Document Type Definition (DTD)
A Document Type Definition (DTD) is a set of markup declarations that define a document type for an [[Standard Generalized Markup Language (SGML)|SGML]]-family markup language (such as [[HTML]] and [[Extensible Markup Language|XML]]). A DTD specifies the legal building blocks of an XML document. It defines the document structure with a list of legal elements and attributes.
A DTD defines elements, their composition, and their content model. For example, it specifies which elements are allowed, in what order, and what content they can contain. It also defines attributes for elements and constrains their possible values. DTD allows the definition of entities, which can be used to define shortcuts for complex or frequently used text.
In web applications, DTDs are commonly used in XML data interchange formats. They ensure that XML documents conform to a predefined structure and data types, which is critical for data integrity and successful data exchange. XML parsers can use a DTD to validate XML documents, ensuring they meet the structure and constraints defined in the DTD.
[[XML External Entities (XXE)|XXE]] vulnerabilities arise when an XML processor evaluates external entity references within an XML document. An attacker can exploit XXE vulnerabilities by including hostile content in an XML document, which can lead to unauthorized data disclosure, [[Denial of Service (DoS) Attacks|denial of service]], [[server-side request forgery]], and other security issues.

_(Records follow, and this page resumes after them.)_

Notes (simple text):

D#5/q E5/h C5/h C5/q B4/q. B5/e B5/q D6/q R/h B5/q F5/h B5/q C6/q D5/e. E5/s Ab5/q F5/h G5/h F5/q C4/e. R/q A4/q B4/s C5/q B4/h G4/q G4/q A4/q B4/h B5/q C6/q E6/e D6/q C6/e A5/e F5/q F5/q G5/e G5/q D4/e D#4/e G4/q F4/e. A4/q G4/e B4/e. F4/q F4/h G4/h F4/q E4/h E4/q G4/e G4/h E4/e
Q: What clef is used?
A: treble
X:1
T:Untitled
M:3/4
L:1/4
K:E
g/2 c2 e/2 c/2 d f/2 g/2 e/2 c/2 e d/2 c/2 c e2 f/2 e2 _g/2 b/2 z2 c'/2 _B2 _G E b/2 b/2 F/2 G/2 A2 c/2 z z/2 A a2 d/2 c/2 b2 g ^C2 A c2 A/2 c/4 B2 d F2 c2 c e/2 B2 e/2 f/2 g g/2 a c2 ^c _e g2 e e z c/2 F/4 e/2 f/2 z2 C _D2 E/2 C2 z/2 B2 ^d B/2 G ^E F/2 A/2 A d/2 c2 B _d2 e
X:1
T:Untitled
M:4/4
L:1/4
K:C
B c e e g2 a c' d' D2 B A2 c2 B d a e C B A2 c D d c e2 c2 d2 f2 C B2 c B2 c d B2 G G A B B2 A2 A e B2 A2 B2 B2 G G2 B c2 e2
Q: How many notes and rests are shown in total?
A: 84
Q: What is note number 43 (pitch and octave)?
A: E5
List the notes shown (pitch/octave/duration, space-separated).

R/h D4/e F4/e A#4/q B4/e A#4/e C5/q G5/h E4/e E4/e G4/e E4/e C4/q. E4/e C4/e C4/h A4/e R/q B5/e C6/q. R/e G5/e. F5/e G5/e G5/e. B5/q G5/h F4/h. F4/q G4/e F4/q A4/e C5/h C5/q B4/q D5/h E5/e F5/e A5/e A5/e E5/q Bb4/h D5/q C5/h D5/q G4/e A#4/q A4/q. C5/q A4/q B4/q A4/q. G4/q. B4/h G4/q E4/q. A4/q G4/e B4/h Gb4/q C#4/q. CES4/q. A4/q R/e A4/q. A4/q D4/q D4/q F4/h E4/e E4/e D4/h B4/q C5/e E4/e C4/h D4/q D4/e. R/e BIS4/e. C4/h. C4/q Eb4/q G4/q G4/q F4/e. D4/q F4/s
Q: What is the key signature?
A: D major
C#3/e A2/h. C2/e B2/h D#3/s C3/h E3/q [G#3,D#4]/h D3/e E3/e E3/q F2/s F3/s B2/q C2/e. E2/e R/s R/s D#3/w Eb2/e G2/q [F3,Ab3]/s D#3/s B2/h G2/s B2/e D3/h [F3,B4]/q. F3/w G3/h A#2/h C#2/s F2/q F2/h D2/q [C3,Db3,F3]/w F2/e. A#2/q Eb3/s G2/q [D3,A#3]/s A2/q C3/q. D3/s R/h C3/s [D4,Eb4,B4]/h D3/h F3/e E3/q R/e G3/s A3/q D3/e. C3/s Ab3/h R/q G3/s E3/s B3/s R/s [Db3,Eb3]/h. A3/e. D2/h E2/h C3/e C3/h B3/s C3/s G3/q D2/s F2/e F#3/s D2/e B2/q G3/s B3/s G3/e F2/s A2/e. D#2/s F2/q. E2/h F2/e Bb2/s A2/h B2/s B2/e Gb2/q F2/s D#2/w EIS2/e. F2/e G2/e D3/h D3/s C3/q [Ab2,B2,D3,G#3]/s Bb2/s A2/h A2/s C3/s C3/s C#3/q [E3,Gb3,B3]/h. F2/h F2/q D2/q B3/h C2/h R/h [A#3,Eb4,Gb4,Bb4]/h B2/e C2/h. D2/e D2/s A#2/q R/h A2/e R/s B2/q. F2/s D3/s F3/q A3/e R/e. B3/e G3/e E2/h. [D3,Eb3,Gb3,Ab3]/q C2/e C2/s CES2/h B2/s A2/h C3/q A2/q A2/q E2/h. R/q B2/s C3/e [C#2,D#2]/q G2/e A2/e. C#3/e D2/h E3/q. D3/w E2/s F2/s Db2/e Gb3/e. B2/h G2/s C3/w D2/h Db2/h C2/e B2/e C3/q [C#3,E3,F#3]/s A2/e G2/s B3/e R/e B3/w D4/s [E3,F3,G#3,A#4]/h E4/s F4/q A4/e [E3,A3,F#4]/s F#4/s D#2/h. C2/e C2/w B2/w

If an XML parser processes XML files with DTDs and allows the definition of external entities, an attacker could define an entity that accesses a file on the server or interacts with external systems. An example of an XXE attack via DTD:
<!DOCTYPE data [
<!ELEMENT data (#ANY)>
<!ENTITY xxe SYSTEM "file:///etc/passwd">]>
<data>&xxe;</data>
In this example, the DTD defines an external entity xxe
that tries to read the content of /etc/passwd
(a sensitive file on Unix-like systems).